昨今、歯科領域において金属アレルギーに対する関心が高まってきている。従来歯科用金属として使用されている金属は通常、生体にとって無為害性、あるいはごく軽微な低為害性とされてきた。しかし、口腔内に装着されている一部の金属製補綴修復物は、唾液や食塊など苛酷な口腔内状況によって腐食性変化を生じ、その金属成分が溶出しアレルギー等の為害作用を及ぼすことがある。
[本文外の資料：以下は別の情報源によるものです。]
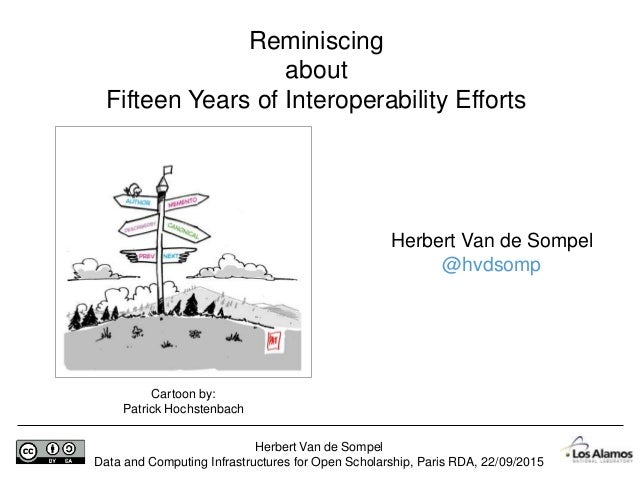 Herbert Van de Sompel Data and Computing Infrastructures for Open Scholarship, Paris RDA, 22/09/2015 Reminiscing about Fif...
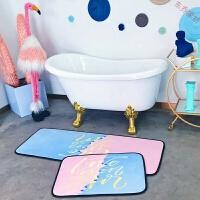 厨房卫浴吸水防滑长条加厚地垫房间进门垫卧室床边地毯可爱飘窗垫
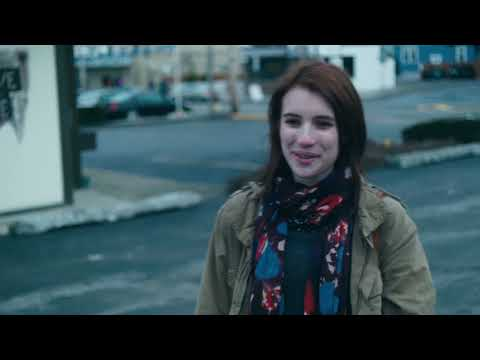 Emma Roberts | Adult World Best Scenes (2/5) [1080p]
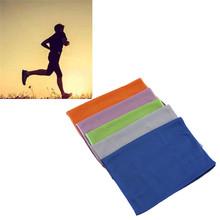 Ręcznik plażowy mieszany ręcznik plażowy szybkoschnące ręcznik podróżny ręcznik do włosów szybki ręcznik do suszenia Camping joga siłownia ręcznik sportowy tanie tanio CN (pochodzenie) Bardzo chłonne PRINTED Poliester bawełna sport accessories piece 80*30cm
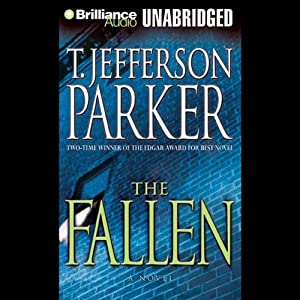 The Fallen | [T. Jefferson Parker]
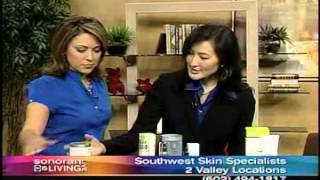 NIA24® — Niacin Powered Skin Therapy3 Thumbnail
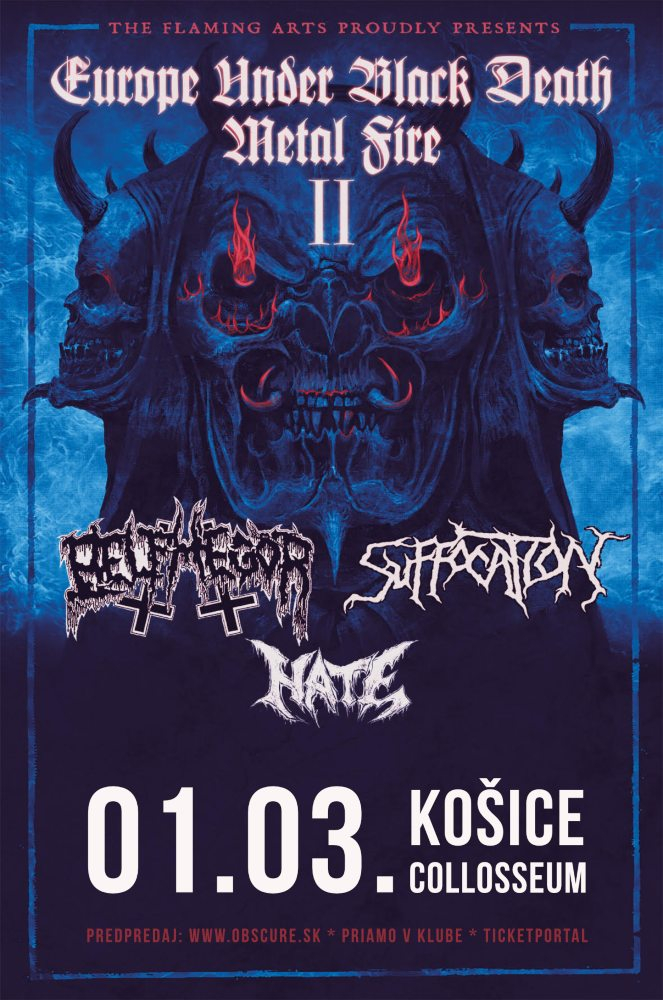 picture BELPHEGOR (AUT) + SUFFOCATION (USA) + HATE (PL)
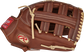 Gameday 57 Series Nick Markakis Heart of the Hide Glove image number null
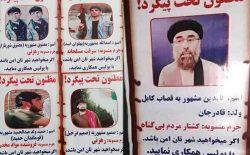 نشر عکس سیاسیون در ردیف مظنونین؛ مردم کابل با پولیس همکار اند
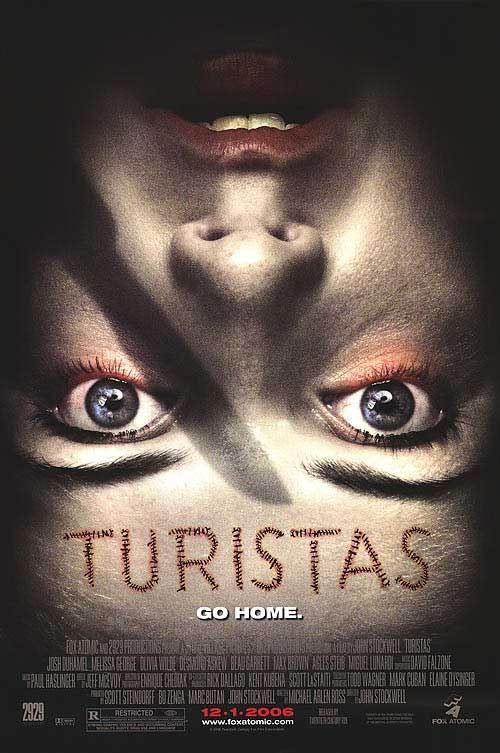 Turistas-Poster.jpg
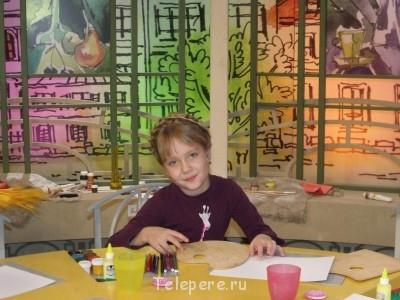 Девочка 9 лет блондинка - DSCF3142.JPG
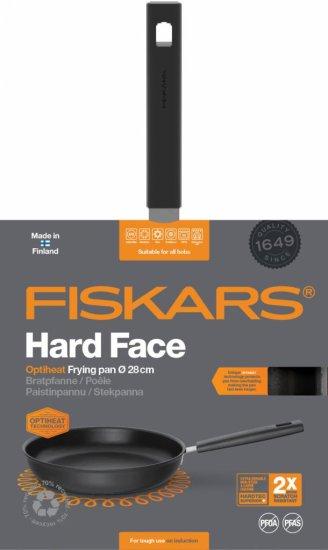 Fiskars tava Hard Face Optiheat, 28 cm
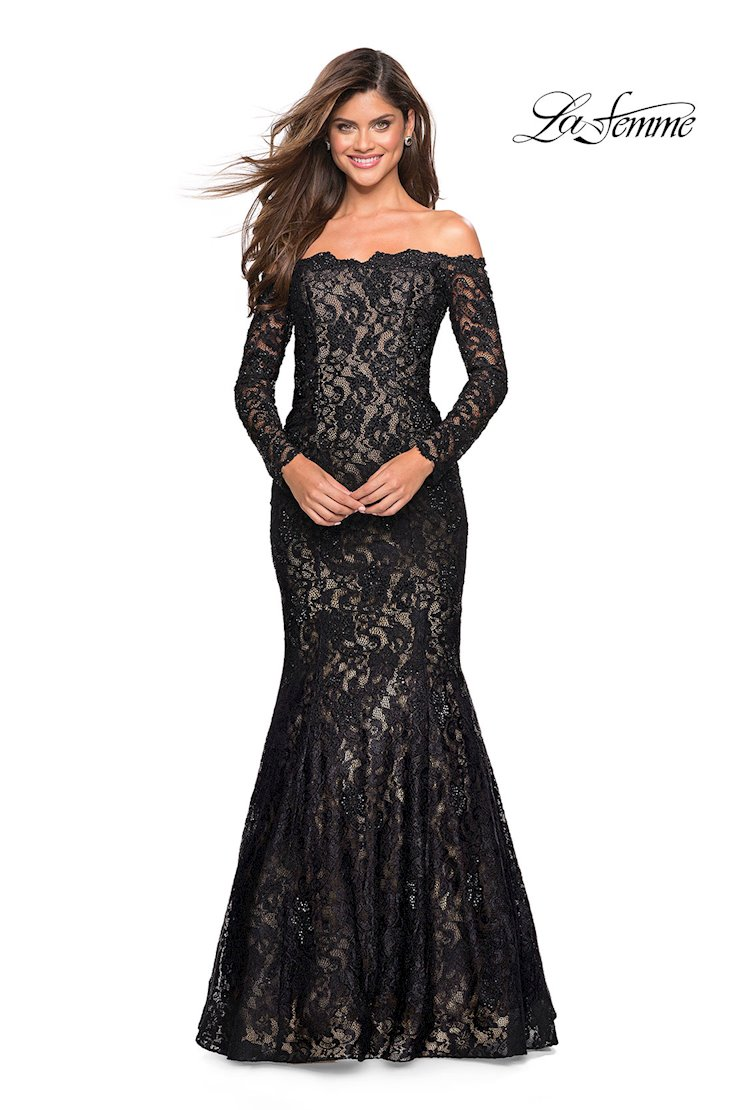 La Femme Style #26393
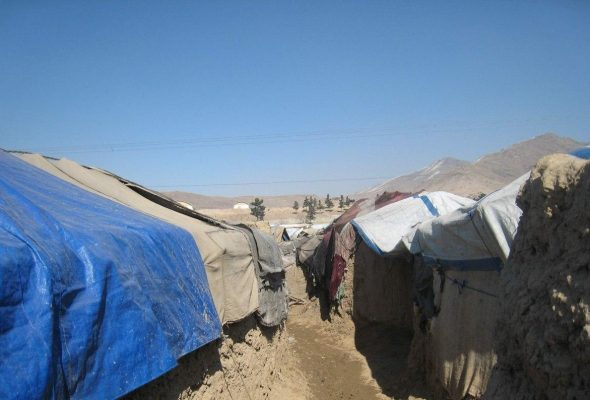 COVID-19 Worsens Situation For 4.1 Million IDPs In Afghanistan: Amnesty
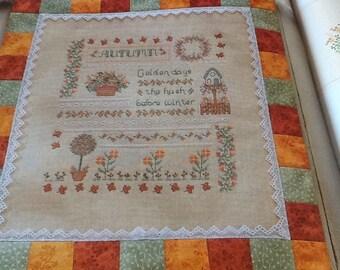 AUTUMN DAYS - Cross Stitch Pattern Only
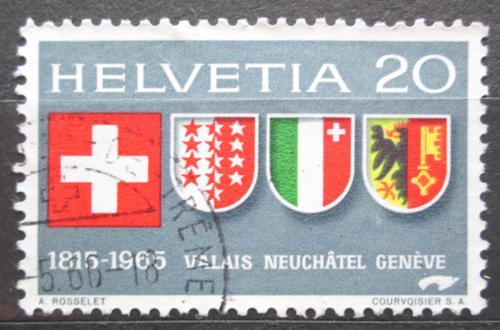 Poštovní známka Švýcarsko 1965 Znaky kantonù Mi# 819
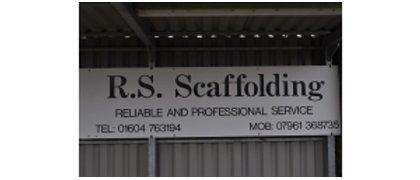 R.S. Scaffolding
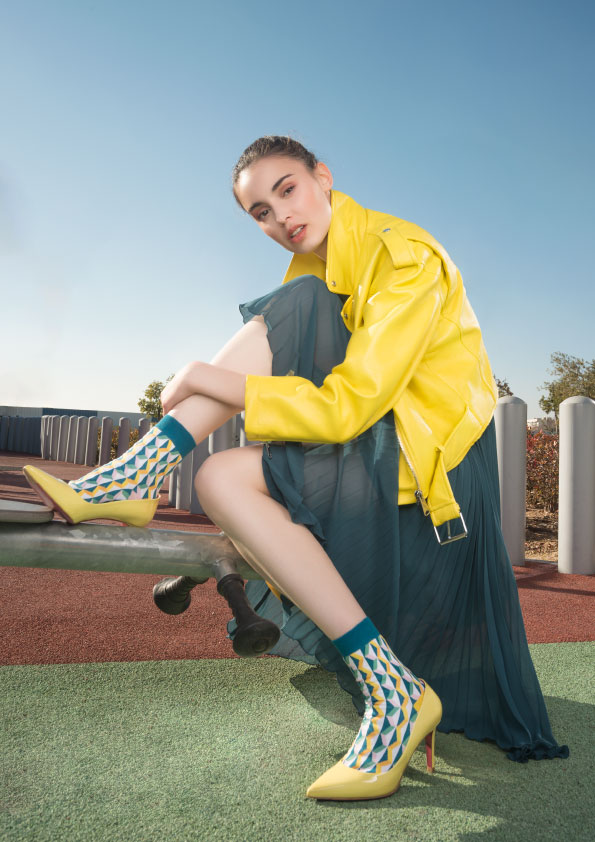 calcetines-cool-barb-mujer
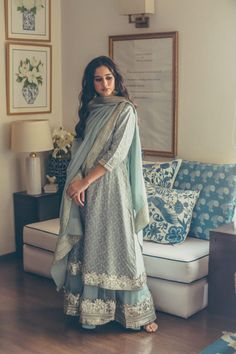 Blue Baby Boota Set Maisara Clothing is part of Pakistani dress design - Pakistani Dress Design, Pakistani Outfits, Dress Indian Style, Indian Dresses, Ethnic Outfits, Indian Outfits, Trendy Outfits, Indian Attire, Indian Wear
その対策のひとつとして筆者は、常温では金属表面に強固な不動態被膜を形成するため極めて耐食性が良く、生体適合性に優れている純チタン(T-アロイH GC社製)を使用して鋳造床を製作しているが、残留たわみが大きいことから特にクラスプの設計、製作には注意が必要である。しかし今回GC社からCo-Cr合金を上回る機械的性質を持ち、為害作用のないTi-6Al-7Nbチタン合金、商品名『T-アロイタフ』が発売された。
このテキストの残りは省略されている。